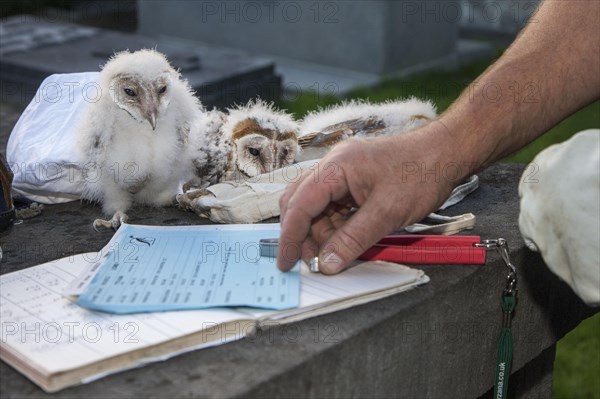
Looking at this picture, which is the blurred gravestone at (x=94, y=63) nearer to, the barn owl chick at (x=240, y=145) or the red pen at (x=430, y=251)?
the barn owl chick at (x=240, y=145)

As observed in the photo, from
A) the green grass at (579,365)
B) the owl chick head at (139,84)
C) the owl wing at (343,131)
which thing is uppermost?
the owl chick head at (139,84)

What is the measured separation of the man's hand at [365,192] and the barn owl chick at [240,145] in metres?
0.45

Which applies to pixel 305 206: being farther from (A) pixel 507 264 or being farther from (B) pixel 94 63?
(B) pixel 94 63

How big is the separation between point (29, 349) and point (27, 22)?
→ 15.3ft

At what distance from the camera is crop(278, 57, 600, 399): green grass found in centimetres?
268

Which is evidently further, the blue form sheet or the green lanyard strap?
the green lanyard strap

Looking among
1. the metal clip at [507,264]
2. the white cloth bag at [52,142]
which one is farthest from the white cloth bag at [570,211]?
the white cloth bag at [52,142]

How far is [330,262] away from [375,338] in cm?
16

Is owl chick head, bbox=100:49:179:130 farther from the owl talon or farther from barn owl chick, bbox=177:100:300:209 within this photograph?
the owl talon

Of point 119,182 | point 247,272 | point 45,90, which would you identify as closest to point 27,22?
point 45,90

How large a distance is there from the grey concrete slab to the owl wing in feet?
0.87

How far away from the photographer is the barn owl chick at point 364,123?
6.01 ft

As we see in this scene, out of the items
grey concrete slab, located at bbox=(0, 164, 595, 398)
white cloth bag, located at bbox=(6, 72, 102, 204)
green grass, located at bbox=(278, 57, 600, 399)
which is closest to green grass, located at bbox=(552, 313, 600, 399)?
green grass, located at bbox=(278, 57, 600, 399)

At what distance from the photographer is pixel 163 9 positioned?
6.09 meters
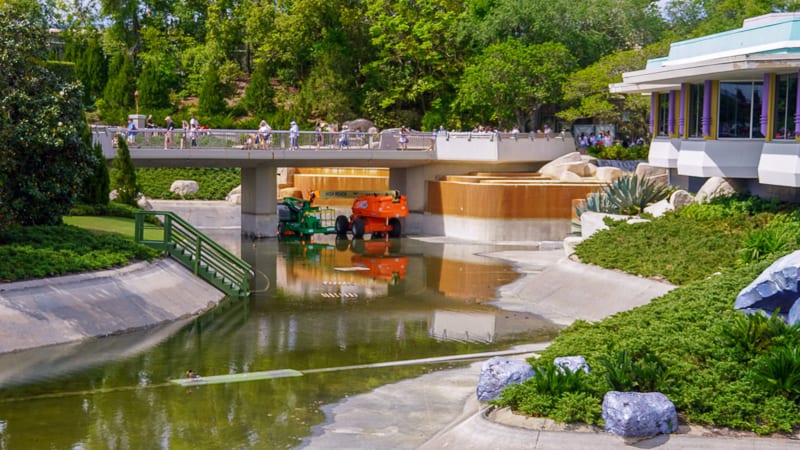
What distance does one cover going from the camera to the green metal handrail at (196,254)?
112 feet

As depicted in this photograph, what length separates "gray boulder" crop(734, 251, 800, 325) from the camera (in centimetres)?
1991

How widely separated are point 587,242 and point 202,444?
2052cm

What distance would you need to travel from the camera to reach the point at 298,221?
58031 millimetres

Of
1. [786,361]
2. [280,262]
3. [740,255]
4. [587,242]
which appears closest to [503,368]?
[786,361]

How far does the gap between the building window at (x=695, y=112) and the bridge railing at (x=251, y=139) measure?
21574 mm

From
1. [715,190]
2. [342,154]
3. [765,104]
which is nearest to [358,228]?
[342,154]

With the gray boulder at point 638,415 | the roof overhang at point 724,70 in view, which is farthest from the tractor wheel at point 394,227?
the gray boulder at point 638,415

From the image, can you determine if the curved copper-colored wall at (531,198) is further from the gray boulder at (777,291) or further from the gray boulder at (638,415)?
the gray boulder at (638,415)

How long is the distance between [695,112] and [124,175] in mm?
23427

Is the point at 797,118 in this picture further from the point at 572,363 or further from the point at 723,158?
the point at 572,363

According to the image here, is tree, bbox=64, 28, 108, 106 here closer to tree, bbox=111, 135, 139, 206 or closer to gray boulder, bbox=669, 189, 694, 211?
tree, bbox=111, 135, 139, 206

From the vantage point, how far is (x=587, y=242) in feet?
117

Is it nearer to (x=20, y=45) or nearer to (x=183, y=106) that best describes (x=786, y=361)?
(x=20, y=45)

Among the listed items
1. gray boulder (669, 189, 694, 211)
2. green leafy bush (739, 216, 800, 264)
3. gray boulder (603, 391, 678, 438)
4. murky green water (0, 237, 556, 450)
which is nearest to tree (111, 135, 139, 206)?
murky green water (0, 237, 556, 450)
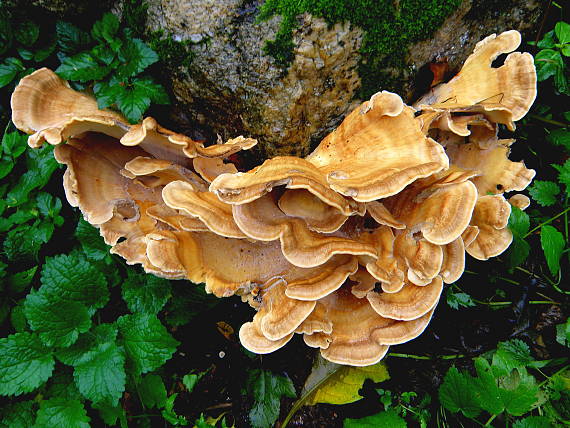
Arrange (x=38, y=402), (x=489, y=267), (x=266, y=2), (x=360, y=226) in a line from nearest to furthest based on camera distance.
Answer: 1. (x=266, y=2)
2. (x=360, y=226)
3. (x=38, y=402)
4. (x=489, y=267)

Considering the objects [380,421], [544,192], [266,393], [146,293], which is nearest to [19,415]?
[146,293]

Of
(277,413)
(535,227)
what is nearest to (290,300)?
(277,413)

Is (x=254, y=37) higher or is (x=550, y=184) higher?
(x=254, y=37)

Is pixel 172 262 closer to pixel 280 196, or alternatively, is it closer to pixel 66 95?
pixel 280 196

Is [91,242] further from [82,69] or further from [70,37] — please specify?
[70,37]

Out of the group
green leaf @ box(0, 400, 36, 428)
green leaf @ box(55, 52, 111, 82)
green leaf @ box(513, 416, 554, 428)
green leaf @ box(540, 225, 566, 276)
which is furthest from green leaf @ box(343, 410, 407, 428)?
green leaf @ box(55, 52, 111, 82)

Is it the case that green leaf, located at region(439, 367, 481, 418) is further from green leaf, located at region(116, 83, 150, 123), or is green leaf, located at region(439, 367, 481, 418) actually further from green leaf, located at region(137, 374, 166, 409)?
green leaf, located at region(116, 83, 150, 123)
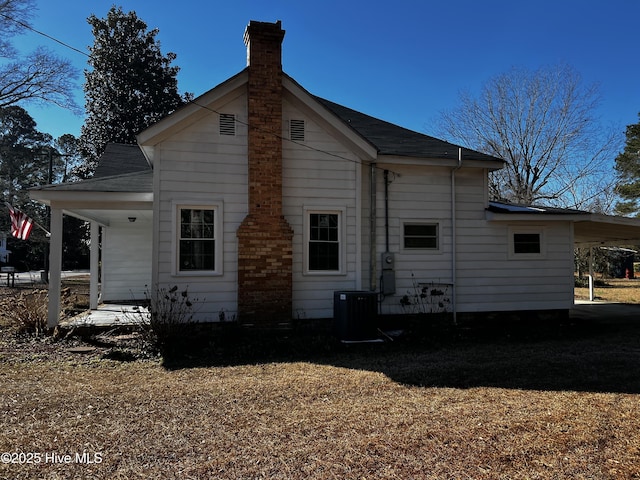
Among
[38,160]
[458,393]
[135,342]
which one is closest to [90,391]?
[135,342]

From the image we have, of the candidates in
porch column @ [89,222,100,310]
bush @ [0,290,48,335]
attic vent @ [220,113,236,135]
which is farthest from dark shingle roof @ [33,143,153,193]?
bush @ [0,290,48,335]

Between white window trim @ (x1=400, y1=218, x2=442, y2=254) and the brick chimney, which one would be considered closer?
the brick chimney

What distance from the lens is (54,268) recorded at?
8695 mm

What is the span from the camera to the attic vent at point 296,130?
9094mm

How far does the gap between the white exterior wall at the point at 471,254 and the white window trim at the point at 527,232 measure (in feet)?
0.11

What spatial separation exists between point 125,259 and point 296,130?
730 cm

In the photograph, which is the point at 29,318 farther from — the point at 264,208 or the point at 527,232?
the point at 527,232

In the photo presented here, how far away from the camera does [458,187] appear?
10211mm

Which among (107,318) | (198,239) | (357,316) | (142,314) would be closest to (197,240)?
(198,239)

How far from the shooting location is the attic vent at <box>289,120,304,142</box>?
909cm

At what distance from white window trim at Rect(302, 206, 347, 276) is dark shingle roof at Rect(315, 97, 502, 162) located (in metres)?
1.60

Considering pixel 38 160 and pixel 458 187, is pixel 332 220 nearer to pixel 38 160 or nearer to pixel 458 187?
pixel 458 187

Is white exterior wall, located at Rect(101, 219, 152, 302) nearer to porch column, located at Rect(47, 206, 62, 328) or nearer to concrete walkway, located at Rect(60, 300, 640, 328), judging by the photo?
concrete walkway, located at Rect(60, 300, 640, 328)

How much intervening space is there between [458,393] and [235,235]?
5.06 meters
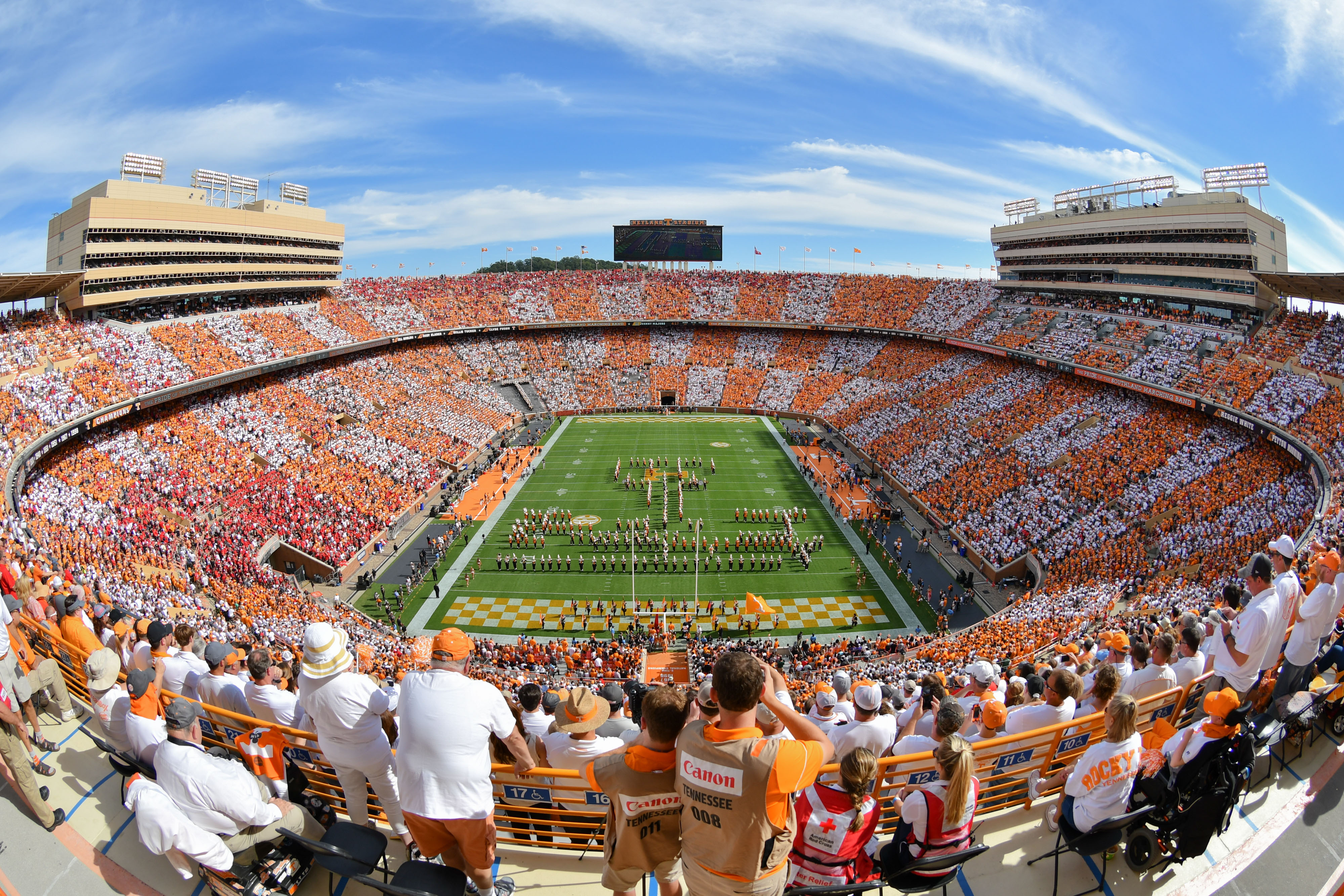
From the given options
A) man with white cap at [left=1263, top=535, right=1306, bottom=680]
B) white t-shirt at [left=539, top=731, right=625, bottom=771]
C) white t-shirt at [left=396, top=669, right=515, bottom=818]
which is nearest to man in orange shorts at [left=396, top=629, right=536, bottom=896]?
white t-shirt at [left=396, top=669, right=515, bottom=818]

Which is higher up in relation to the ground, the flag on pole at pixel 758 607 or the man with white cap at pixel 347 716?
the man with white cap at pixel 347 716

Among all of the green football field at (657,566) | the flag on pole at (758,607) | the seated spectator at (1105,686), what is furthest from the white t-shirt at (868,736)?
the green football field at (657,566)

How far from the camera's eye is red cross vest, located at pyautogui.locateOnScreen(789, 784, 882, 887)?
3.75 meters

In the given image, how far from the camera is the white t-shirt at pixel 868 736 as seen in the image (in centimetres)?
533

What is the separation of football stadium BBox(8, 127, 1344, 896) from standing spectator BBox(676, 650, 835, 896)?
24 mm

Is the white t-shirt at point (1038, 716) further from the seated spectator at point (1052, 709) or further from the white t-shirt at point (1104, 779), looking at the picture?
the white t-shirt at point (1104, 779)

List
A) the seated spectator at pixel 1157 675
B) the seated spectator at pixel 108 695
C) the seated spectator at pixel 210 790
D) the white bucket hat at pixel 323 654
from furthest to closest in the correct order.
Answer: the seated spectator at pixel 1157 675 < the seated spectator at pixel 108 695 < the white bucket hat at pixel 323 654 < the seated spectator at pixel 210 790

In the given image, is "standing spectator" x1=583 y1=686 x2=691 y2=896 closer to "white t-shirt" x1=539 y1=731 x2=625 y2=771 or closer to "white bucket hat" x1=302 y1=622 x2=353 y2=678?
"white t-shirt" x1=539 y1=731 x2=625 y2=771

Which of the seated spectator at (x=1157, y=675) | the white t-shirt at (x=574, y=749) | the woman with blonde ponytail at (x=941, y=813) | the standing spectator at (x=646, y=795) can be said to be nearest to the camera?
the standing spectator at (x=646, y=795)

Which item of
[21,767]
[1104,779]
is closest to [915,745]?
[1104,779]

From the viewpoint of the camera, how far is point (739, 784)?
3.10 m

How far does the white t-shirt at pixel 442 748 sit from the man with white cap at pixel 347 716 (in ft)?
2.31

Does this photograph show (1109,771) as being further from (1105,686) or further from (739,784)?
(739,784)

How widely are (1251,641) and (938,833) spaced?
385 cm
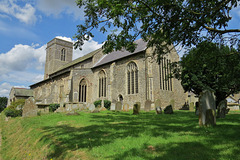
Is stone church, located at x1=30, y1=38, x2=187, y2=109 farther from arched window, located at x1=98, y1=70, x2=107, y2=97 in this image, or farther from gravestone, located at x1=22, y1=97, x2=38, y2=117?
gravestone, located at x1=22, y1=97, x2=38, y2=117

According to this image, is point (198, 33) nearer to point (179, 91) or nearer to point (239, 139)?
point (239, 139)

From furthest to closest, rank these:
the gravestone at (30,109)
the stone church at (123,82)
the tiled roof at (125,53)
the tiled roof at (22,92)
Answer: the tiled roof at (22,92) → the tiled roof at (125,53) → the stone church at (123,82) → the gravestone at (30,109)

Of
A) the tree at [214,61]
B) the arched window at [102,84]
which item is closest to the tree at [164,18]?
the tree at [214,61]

#### [STATED TASK]
Revise the entries starting with the line containing "Is white exterior" and going on through the line containing "3.75 meters", replacing "judging by the photo" with "based on the photo" and changing nothing else. Give back only those lines, and omit the pictures.

#### [WRITTEN ANSWER]
Is white exterior wall, located at Rect(101, 219, 152, 302) nearer to porch column, located at Rect(47, 206, 62, 328) or nearer to concrete walkway, located at Rect(60, 300, 640, 328), based on the photo?
concrete walkway, located at Rect(60, 300, 640, 328)

How much intervening space is there between [458,393] and [235,235]?
5.06 meters
From the given options
A) man with white cap at [left=1263, top=535, right=1306, bottom=680]
B) white t-shirt at [left=539, top=731, right=625, bottom=771]
C) white t-shirt at [left=396, top=669, right=515, bottom=818]
which is nearest to man in orange shorts at [left=396, top=629, right=536, bottom=896]?
white t-shirt at [left=396, top=669, right=515, bottom=818]

Which is higher up in relation to the ground, the flag on pole at pixel 758 607 or the man with white cap at pixel 347 716?
the man with white cap at pixel 347 716

Among all of the green football field at (657,566) | the flag on pole at (758,607) | the seated spectator at (1105,686), what is furthest from the white t-shirt at (868,736)?
the green football field at (657,566)

How far from the camera's eye is red cross vest, located at pyautogui.locateOnScreen(789, 784, 882, 887)?
3.75 meters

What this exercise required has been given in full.